DOCUMENT TEXT –
═══
# The Mortal Instruments: City of Bones



## ~Avant~ (Nov 19, 2012)




----------



## andrea (Nov 19, 2012)

This thing has been all over my tumblr dash so I decided to read the first book. The book itself wasn't all that impressing and some characters are a bit one-dimensional, but I liked it nonetheless.

The movie looks promising, though. Definitely worth watching if only for the plot twist at the end


----------



## Jake CENA (Nov 19, 2012)

Tssss. Another Twilight movie in the making. And whats up with these "from the best selling-" shit I see in every trailer? 

And lol fighting demons from hell with a flamethrower???


----------



## ~Avant~ (Nov 19, 2012)

Lysandra said:


> This thing has been all over my tumblr dash so I decided to read the first book. The book itself wasn't all that impressing and some characters are a bit one-dimensional, but I liked it nonetheless.
> 
> The movie looks promising, though. Definitely worth watching if only for the plot twist at the end



I picked up the book too, I'm midway through. The character are pretty bland and predictable for the most part so far, but apparently the series picks up in the following book.


----------



## andrea (Nov 19, 2012)

TerminaTHOR said:


> Tssss. Another Twilight movie in the making. And whats up with these "from the best selling-" shit I see in every trailer?
> 
> And lol fighting demons from hell with a flamethrower???



What's wrong with flamethrowers 



~Avant~ said:


> I picked up the book too, I'm midway through. The character are pretty bland and predictable for the most part so far, but apparently the series picks up in the following book.



It does get slightly better towards the end and in the 2nd book, yes.


----------



## Jake CENA (Nov 19, 2012)

Lysandra said:


> What's wrong with flamethrowers



Well if we are going for a standard demon from hell then their natural element should be fire, so logically speaking they should be immuned to fire as well, right?


----------



## andrea (Nov 19, 2012)

Maybe you should read the book before making assumptions about what demons are and what their habitat is


----------



## Bluebeard (Nov 19, 2012)

I would prefer a Dresden Files movie, but it does look kind of interesting.
═══
WHAT YOU WILL DO –
[a] List the poster names that appear in the post headings of the City of Bones thread.
[b] According to the City of Bones thread, why does Jake CENA think fighting demons from hell with a flamethrower makes little sense?
[c] Carry the City of Bones thread forward with the next post after Bluebeard's.
The data play no part in this work.

THE DATA –
═══
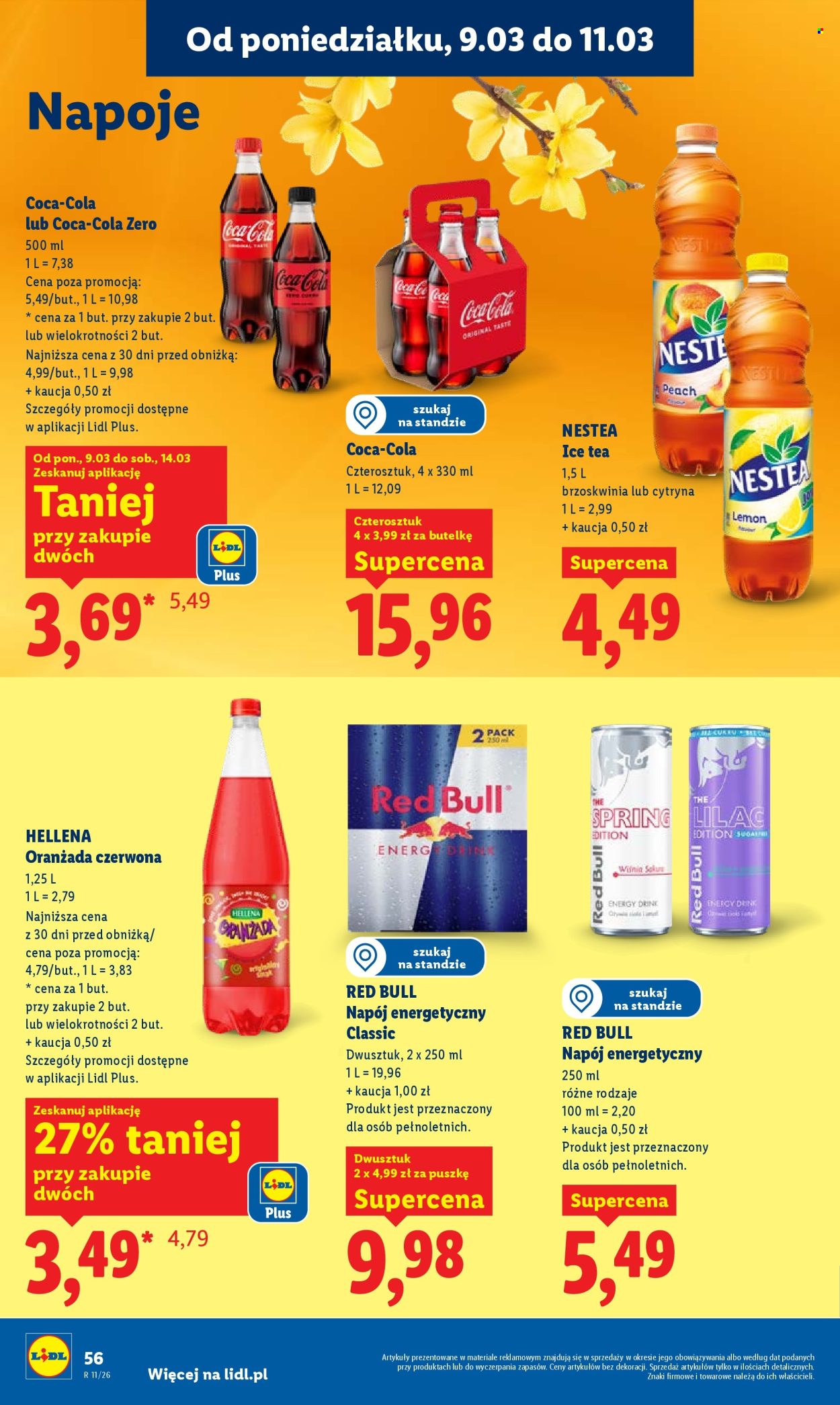 Gazetka Lidl - 9.03.2026 - 11.03.2026. Strona 56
═══
ANSWERS GIVEN –
[a] ~Avant~, andrea, Jake CENA, Bluebeard

[b] He reasons that a standard demon from hell would have fire as its natural element. So, logically, such demons should also be immune to fire.

[c]
----------



## Detective (Nov 20, 2012)

Bluebeard said:


> I would prefer a Dresden Files movie, but it does look kind of interesting.



A Dresden Files film series is the movie franchise the urban fantasy genre and general viewing audience deserves, but not the one it needs right now. Because the current generation of casual fans are full of shitty taste.


----------



## dream (Nov 20, 2012)

Bluebeard said:


> I would prefer a Dresden Files movie, but it does look kind of interesting.



If it had a good script, with Butcher writing quite a bit of it if not all, and a good director. 

Anyways, this movie might be decent.


----------



## ℛei (Nov 21, 2012)

Lysandra said:


> This thing has been all over my tumblr dash so I decided to read the first book. The book itself wasn't all that impressing and some characters are a bit one-dimensional, but I liked it nonetheless.
> 
> The movie looks promising, though. Definitely worth watching if only for the plot twist at the end



gonna read the first book...if I'll like it I'll continue reading

saw the trailer,looks awesome.Can't wait to watch it


----------



## andrea (Nov 21, 2012)

Managed to finish the second book. I have mixed feelings


----------



## ~Avant~ (Nov 21, 2012)

Meaning what exactly?


----------



## andrea (Nov 21, 2012)

Not sure if I liked it or not, or if it was better than the first one or not. It just... continued the story. Though not much actually happened.


----------



## Blunt (Nov 21, 2012)

I've read all the books except for the fifth one. They're OK, not terrible but nothing to rave about either. Isabelle and Magnus are the only characters I have any real liking for. I'm definitely going to see the movie but I don't think Jamie Campbell Bower is a fitting Jace, and his acting (in everything I've seen) is complete shit.


----------



## andrea (Nov 21, 2012)

I think JCB is a good fit. The best thing about the casting is that they picked people that actually look like 16-year-olds.


----------



## ~Avant~ (Nov 27, 2012)

I was skeptical about Jaime Bower being Jace in this, but his looked fairly cool and convincing in the trailer. I hope he wont disappoint.


----------



## Zen-aku (Nov 27, 2012)

is this the one where the leads want to fuck cause there brother and sister then it turns out there not so they do?


----------



## Blunt (Nov 27, 2012)

Zen-aku said:


> is this the one where the leads *want to fuck cause there brother and sister* then it turns out there not so they do?


I don't know if that's a typo but the leads _don't_ want to fuck because of said circumstances.


----------



## Jena (Nov 27, 2012)

I have a lot of strong feelings about Cassandra Clare. I don't want to go into too much detail because I've ranted about her in the past, but she got her start writing Harry Potter fanfiction and was caught plagiarizing whole chunks from books/tv shows/movies. It was a huge scandal online, then she went underground for a while and returned with her debut novel, _City of Bones_, which bears a lot of similarities to other works of fiction (particularly those that she'd been caught plagiarizing from in the past). The parts of her writing that aren't liberally "inspired by" other works of fiction are just terribly written. Reading this book cost me precious moments of my life that I will never get back. I was made dumber by reading it.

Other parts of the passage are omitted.